Work item:
Copy the records below character for character.

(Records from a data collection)
************
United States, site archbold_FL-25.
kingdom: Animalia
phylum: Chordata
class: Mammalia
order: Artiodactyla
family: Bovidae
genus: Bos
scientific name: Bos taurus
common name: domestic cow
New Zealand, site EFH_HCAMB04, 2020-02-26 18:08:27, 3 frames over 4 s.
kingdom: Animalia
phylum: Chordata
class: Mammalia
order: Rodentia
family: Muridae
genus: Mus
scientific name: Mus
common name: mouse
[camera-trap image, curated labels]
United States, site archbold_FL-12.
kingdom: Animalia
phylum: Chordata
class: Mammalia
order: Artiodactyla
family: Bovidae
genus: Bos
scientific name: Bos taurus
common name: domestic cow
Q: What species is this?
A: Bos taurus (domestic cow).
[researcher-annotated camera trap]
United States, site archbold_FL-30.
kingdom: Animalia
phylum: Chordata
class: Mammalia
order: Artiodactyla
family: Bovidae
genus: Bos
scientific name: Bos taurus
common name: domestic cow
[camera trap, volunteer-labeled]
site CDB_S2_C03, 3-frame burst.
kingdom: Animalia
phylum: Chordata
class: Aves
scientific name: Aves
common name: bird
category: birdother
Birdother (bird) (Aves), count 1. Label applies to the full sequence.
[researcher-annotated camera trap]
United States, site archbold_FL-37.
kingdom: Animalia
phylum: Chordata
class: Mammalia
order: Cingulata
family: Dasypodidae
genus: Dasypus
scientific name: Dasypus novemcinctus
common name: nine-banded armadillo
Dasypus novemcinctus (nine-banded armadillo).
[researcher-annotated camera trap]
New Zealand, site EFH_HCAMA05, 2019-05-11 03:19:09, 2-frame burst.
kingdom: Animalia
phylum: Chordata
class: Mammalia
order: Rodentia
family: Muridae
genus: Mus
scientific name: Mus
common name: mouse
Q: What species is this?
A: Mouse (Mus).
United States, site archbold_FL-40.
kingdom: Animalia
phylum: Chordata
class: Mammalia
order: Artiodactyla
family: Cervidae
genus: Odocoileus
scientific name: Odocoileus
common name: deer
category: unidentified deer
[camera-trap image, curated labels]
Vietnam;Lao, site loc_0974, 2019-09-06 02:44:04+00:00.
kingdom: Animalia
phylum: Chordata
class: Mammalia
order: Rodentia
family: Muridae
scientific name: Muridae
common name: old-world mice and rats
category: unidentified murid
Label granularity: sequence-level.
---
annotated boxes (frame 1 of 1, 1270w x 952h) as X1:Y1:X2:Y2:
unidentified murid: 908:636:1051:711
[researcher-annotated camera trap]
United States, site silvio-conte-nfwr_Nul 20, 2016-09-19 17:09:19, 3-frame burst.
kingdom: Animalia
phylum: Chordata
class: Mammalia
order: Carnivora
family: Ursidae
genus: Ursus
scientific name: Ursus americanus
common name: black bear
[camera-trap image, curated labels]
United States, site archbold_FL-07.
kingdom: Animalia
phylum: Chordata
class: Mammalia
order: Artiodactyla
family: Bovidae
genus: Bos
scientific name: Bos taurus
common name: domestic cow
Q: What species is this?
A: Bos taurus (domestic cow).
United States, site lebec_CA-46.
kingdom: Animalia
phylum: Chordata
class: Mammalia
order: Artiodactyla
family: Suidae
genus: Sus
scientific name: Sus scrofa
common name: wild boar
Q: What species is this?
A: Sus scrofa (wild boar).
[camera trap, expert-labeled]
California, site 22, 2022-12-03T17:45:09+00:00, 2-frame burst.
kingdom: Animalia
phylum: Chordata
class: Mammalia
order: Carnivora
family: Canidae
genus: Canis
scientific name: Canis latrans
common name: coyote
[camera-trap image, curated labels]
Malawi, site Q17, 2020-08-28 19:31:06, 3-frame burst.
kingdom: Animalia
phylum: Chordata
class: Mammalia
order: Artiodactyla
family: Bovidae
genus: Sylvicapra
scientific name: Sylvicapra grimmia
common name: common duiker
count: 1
************
Solved problem:
United States, site archbold_FL-25.
kingdom: Animalia
phylum: Chordata
class: Mammalia
order: Artiodactyla
family: Bovidae
genus: Bos
scientific name: Bos taurus
common name: domestic cow
New Zealand, site EFH_HCAMB04, 2020-02-26 18:08:27, 3 frames over 4 s.
kingdom: Animalia
phylum: Chordata
class: Mammalia
order: Rodentia
family: Muridae
genus: Mus
scientific name: Mus
common name: mouse
[camera-trap image, curated labels]
United States, site archbold_FL-12.
kingdom: Animalia
phylum: Chordata
class: Mammalia
order: Artiodactyla
family: Bovidae
genus: Bos
scientific name: Bos taurus
common name: domestic cow
Q: What species is this?
A: Bos taurus (domestic cow).
[researcher-annotated camera trap]
United States, site archbold_FL-30.
kingdom: Animalia
phylum: Chordata
class: Mammalia
order: Artiodactyla
family: Bovidae
genus: Bos
scientific name: Bos taurus
common name: domestic cow
[camera trap, volunteer-labeled]
site CDB_S2_C03, 3-frame burst.
kingdom: Animalia
phylum: Chordata
class: Aves
scientific name: Aves
common name: bird
category: birdother
Birdother (bird) (Aves), count 1. Label applies to the full sequence.
[researcher-annotated camera trap]
United States, site archbold_FL-37.
kingdom: Animalia
phylum: Chordata
class: Mammalia
order: Cingulata
family: Dasypodidae
genus: Dasypus
scientific name: Dasypus novemcinctus
common name: nine-banded armadillo
Dasypus novemcinctus (nine-banded armadillo).
[researcher-annotated camera trap]
New Zealand, site EFH_HCAMA05, 2019-05-11 03:19:09, 2-frame burst.
kingdom: Animalia
phylum: Chordata
class: Mammalia
order: Rodentia
family: Muridae
genus: Mus
scientific name: Mus
common name: mouse
Q: What species is this?
A: Mouse (Mus).
United States, site archbold_FL-40.
kingdom: Animalia
phylum: Chordata
class: Mammalia
order: Artiodactyla
family: Cervidae
genus: Odocoileus
scientific name: Odocoileus
common name: deer
category: unidentified deer
[camera-trap image, curated labels]
Vietnam;Lao, site loc_0974, 2019-09-06 02:44:04+00:00.
kingdom: Animalia
phylum: Chordata
class: Mammalia
order: Rodentia
family: Muridae
scientific name: Muridae
common name: old-world mice and rats
category: unidentified murid
Label granularity: sequence-level.
---
annotated boxes (frame 1 of 1, 1270w x 952h) as X1:Y1:X2:Y2:
unidentified murid: 908:636:1051:711
[researcher-annotated camera trap]
United States, site silvio-conte-nfwr_Nul 20, 2016-09-19 17:09:19, 3-frame burst.
kingdom: Animalia
phylum: Chordata
class: Mammalia
order: Carnivora
family: Ursidae
genus: Ursus
scientific name: Ursus americanus
common name: black bear
[camera-trap image, curated labels]
United States, site archbold_FL-07.
kingdom: Animalia
phylum: Chordata
class: Mammalia
order: Artiodactyla
family: Bovidae
genus: Bos
scientific name: Bos taurus
common name: domestic cow
Q: What species is this?
A: Bos taurus (domestic cow).
United States, site lebec_CA-46.
kingdom: Animalia
phylum: Chordata
class: Mammalia
order: Artiodactyla
family: Suidae
genus: Sus
scientific name: Sus scrofa
common name: wild boar
Q: What species is this?
A: Sus scrofa (wild boar).
[camera trap, expert-labeled]
California, site 22, 2022-12-03T17:45:09+00:00, 2-frame burst.
kingdom: Animalia
phylum: Chordata
class: Mammalia
order: Carnivora
family: Canidae
genus: Canis
scientific name: Canis latrans
common name: coyote
[camera-trap image, curated labels]
Malawi, site Q17, 2020-08-28 19:31:06, 3-frame burst.
kingdom: Animalia
phylum: Chordata
class: Mammalia
order: Artiodactyla
family: Bovidae
genus: Sylvicapra
scientific name: Sylvicapra grimmia
common name: common duiker
count: 1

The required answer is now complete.